DATA RECORDS —
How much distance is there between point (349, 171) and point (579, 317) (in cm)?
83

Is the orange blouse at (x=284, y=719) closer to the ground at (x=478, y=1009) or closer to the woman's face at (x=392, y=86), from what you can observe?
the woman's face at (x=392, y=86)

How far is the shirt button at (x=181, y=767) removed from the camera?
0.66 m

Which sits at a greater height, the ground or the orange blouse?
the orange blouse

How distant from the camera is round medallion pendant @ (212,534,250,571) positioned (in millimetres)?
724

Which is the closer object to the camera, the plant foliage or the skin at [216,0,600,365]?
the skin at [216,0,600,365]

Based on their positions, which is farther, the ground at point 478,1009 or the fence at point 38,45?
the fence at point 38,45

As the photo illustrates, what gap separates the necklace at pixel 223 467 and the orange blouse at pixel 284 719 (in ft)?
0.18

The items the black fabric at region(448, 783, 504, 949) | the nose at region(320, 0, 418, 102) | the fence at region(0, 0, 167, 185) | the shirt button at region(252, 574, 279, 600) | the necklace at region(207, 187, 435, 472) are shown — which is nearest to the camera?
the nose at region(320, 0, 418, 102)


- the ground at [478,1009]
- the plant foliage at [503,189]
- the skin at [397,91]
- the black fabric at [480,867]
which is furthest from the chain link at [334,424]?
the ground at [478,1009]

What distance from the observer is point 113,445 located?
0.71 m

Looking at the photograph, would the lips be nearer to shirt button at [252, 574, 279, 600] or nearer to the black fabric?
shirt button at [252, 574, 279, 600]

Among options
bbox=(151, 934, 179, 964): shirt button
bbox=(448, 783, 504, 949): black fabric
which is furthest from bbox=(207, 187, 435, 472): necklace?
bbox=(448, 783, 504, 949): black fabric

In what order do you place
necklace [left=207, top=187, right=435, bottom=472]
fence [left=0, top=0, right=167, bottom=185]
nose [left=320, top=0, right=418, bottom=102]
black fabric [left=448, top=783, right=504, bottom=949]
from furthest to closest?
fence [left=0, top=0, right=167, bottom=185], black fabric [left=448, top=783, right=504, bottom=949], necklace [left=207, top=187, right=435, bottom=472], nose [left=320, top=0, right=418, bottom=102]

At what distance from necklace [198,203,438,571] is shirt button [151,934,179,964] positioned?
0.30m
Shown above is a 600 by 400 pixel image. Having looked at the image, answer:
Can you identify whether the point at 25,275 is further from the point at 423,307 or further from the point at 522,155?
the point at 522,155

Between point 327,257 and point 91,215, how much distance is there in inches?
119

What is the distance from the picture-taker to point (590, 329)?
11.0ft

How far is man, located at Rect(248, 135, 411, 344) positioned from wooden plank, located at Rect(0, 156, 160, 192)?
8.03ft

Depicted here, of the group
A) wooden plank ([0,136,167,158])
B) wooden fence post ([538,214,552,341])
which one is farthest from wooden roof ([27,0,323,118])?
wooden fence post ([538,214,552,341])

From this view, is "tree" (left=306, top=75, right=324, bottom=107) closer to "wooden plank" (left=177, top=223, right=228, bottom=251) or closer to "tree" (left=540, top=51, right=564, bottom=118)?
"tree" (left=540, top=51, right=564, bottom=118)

WRITTEN PROBLEM — Rewrite all the entries above, replacing "plant foliage" with "potted shrub" and leaving everything else the same.

RESPONSE —
How much distance is there between point (349, 171) and point (579, 317) (in cm)?
83

Is the orange blouse at (x=284, y=719) closer to the ground at (x=478, y=1009) or closer to the woman's face at (x=392, y=86), from what you can observe?
the woman's face at (x=392, y=86)

How far is the shirt button at (x=181, y=767) removed from the camera?
0.66 m

Which sits at a greater height, the ground or the orange blouse?
the orange blouse

How distant from the camera is round medallion pendant @ (212,534,250,571) positioned (in millimetres)?
724

Which is the closer object to the camera, the potted shrub or the skin at [216,0,600,365]?
the skin at [216,0,600,365]

Based on their positions, which is farther, the ground at point 478,1009 or the fence at point 38,45?
the fence at point 38,45

As the photo illustrates, what gap separates the necklace at pixel 223 467 and the orange blouse at pixel 284 719 (in ft)?
0.18

The items the black fabric at region(448, 783, 504, 949) | the nose at region(320, 0, 418, 102) | the fence at region(0, 0, 167, 185) | the shirt button at region(252, 574, 279, 600) | the necklace at region(207, 187, 435, 472) are shown — which is nearest to the camera?
the nose at region(320, 0, 418, 102)


- the ground at [478,1009]
- the potted shrub at [503,189]
- the skin at [397,91]
- the black fabric at [480,867]
which is furthest from the chain link at [334,424]?
the ground at [478,1009]

What distance from the observer is point 113,445 located?
0.71 m

Looking at the photograph, would the lips be nearer to shirt button at [252, 574, 279, 600] or nearer to the black fabric?
shirt button at [252, 574, 279, 600]

Among options
bbox=(151, 934, 179, 964): shirt button
bbox=(448, 783, 504, 949): black fabric
which is furthest from bbox=(207, 187, 435, 472): necklace?
bbox=(448, 783, 504, 949): black fabric

In what order do you place
necklace [left=207, top=187, right=435, bottom=472]
fence [left=0, top=0, right=167, bottom=185]
nose [left=320, top=0, right=418, bottom=102]
black fabric [left=448, top=783, right=504, bottom=949]
from furthest to closest?
fence [left=0, top=0, right=167, bottom=185], black fabric [left=448, top=783, right=504, bottom=949], necklace [left=207, top=187, right=435, bottom=472], nose [left=320, top=0, right=418, bottom=102]

At what distance from necklace [198,203,438,571] is shirt button [151,934,179,964] positioned?
0.30m
Shown above is a 600 by 400 pixel image. Having looked at the image, answer:
Can you identify whether the point at 25,275 is further from the point at 423,307 or further from the point at 522,155?
the point at 522,155

Between point 327,257 and point 91,215, how much distance is there in inches?
119

What is the distance from the picture-taker to point (590, 329)?
11.0ft

How far is man, located at Rect(248, 135, 411, 344) positioned from wooden plank, located at Rect(0, 156, 160, 192)?
8.03ft

Depicted here, of the group
A) wooden plank ([0,136,167,158])
B) wooden fence post ([538,214,552,341])
which one is farthest from wooden roof ([27,0,323,118])?
wooden fence post ([538,214,552,341])

From this view, is "tree" (left=306, top=75, right=324, bottom=107) closer to "wooden plank" (left=177, top=223, right=228, bottom=251) or closer to "tree" (left=540, top=51, right=564, bottom=118)?
"tree" (left=540, top=51, right=564, bottom=118)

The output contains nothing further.